Out Tuesday (November 13) is Driving Rain, the latest album from ex- Beatle Paul McCartney. Much attention has been paid to the fact that McCartney made the album-his first since 1999’s cover-heavy Run Devil Run, and his first release of all-new music since 1997’s Flaming Pie-with an entirely new creative team, including producer David Kahne and a group of young studio musicians that includes guitarist Rusty Anderson, keyboardist Gabe Dixon, and drummer Abe Laboriel Jr., the son of the famed session bassist.
However, McCartney said that he doesn’t think fans will find the sound of Driving Rain foreign. “It sounds like a band playing music,” he says. “Beyond that, it’s difficult to say. It’s me singing. It’s quite varied-the material is quite varied, but it somehow holds together-so it’s kind of interesting. It’s kind of rock-and-roll-stroke-pop-you know, I hate those definitions-but it’s what I would call a regular studio album from me, but I feel there’s something special about it.”

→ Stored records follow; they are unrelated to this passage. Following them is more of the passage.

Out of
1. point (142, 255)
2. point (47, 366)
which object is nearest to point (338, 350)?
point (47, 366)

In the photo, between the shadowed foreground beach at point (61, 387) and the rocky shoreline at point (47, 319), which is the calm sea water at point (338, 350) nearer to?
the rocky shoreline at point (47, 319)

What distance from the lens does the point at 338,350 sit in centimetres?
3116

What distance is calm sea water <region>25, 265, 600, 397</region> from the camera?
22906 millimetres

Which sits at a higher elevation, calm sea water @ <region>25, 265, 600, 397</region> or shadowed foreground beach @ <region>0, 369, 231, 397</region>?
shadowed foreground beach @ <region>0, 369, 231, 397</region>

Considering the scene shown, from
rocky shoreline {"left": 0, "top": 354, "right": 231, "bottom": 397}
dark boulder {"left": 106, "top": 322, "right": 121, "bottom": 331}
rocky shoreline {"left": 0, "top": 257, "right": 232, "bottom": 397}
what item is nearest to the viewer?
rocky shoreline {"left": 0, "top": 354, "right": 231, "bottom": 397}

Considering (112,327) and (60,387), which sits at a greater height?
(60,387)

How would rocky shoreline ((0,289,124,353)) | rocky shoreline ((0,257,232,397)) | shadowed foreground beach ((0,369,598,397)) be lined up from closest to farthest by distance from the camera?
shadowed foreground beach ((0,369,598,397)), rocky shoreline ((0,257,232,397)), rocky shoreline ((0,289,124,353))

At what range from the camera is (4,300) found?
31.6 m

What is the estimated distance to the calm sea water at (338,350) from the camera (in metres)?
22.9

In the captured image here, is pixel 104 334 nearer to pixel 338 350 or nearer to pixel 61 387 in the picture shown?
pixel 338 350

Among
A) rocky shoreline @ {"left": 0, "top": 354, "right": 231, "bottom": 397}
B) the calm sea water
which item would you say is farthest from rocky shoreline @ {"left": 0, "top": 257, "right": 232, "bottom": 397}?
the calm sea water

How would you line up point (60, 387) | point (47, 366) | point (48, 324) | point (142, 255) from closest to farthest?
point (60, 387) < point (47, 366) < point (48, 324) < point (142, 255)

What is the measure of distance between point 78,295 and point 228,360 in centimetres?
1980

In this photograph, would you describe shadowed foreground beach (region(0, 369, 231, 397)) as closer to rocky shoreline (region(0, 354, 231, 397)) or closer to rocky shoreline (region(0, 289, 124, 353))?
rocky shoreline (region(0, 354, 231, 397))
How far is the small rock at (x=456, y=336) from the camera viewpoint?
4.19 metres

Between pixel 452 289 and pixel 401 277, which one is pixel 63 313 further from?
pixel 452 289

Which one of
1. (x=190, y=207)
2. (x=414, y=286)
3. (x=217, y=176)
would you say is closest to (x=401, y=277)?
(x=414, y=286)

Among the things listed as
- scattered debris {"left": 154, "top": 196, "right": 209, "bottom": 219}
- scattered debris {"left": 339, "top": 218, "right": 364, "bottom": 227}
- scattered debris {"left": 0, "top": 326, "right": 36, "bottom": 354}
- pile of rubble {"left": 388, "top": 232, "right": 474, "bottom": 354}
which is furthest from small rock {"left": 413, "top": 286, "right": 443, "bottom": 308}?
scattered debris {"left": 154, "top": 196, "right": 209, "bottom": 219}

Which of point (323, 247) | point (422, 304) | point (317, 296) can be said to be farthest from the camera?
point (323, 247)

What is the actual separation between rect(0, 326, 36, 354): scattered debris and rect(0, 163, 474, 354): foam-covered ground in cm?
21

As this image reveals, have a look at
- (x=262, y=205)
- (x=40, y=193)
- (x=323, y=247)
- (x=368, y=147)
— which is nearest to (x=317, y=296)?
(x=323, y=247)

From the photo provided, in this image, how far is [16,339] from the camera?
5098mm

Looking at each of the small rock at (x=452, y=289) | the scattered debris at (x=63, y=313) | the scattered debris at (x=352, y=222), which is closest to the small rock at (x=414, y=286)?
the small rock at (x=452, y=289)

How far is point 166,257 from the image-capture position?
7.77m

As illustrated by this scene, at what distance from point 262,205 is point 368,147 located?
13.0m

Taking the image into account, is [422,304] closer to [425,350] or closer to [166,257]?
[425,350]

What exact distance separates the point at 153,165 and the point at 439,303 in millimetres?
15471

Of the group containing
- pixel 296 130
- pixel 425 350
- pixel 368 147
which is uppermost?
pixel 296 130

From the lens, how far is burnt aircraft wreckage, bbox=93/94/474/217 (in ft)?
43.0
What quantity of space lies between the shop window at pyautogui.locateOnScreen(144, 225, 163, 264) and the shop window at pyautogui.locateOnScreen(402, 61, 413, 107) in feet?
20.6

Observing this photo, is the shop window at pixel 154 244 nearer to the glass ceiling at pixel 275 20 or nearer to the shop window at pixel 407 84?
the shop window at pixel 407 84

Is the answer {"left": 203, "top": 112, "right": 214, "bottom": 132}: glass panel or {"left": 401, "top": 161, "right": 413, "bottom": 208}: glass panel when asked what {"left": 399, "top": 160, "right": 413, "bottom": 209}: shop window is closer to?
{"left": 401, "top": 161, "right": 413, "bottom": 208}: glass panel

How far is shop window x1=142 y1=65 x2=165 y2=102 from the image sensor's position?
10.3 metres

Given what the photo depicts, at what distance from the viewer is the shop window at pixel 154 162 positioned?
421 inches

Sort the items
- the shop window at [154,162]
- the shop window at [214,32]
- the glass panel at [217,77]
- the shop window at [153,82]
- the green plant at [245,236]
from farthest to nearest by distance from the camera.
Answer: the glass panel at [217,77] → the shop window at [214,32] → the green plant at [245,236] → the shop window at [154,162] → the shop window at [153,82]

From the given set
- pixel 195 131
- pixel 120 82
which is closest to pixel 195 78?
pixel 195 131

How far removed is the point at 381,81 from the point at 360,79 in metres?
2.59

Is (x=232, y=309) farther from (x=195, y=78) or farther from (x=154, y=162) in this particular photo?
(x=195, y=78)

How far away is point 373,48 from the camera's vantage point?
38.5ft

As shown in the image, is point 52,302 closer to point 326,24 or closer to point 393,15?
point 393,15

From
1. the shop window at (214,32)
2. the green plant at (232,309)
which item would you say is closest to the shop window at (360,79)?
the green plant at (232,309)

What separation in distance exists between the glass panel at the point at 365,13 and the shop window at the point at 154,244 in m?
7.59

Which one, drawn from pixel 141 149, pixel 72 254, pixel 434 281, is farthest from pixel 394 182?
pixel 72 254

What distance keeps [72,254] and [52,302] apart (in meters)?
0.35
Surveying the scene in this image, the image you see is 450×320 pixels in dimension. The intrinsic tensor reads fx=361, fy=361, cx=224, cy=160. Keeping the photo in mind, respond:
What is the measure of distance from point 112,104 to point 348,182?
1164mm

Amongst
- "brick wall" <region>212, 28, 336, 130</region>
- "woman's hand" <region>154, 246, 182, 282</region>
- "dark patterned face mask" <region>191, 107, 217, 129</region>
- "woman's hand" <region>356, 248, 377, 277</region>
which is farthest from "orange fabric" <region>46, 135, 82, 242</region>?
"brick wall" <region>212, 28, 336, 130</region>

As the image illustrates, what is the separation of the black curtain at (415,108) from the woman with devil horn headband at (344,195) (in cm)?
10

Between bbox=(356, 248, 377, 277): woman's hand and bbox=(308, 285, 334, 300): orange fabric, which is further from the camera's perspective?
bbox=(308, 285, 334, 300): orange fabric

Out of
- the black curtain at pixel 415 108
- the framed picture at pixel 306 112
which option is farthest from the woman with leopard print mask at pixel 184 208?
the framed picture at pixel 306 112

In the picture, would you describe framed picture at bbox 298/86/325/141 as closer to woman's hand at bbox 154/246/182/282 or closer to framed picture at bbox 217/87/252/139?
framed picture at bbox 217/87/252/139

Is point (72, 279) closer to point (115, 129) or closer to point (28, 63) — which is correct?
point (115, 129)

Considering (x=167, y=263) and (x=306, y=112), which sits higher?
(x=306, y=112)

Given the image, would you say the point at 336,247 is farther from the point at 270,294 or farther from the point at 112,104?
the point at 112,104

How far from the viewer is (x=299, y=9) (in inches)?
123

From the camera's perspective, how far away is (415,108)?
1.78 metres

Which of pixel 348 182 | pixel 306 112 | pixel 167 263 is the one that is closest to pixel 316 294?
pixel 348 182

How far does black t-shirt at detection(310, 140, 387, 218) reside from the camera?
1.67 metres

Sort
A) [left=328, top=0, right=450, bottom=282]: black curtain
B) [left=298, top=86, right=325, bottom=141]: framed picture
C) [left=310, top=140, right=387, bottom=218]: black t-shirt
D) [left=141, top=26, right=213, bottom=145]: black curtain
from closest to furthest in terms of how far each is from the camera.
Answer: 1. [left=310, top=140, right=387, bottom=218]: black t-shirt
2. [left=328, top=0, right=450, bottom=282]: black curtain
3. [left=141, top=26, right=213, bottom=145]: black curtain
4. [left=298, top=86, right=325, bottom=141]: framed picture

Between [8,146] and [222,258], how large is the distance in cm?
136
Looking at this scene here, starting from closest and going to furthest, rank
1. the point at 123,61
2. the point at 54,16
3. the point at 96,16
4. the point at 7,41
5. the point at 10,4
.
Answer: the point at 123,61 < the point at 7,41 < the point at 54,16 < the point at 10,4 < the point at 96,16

McCartney cut Driving Rain at Henson Recording in Los Angeles in the spring and early summer of this year. An additional track, “Freedom”-which McCartney wrote in the wake of the September 11 terrorist attacks and debuted at the October 20 Concert For New York City-was a late addition to the album and is also the B-side of the first single, “From A Lover To A Friend,” sales of which are raising money for charitable causes.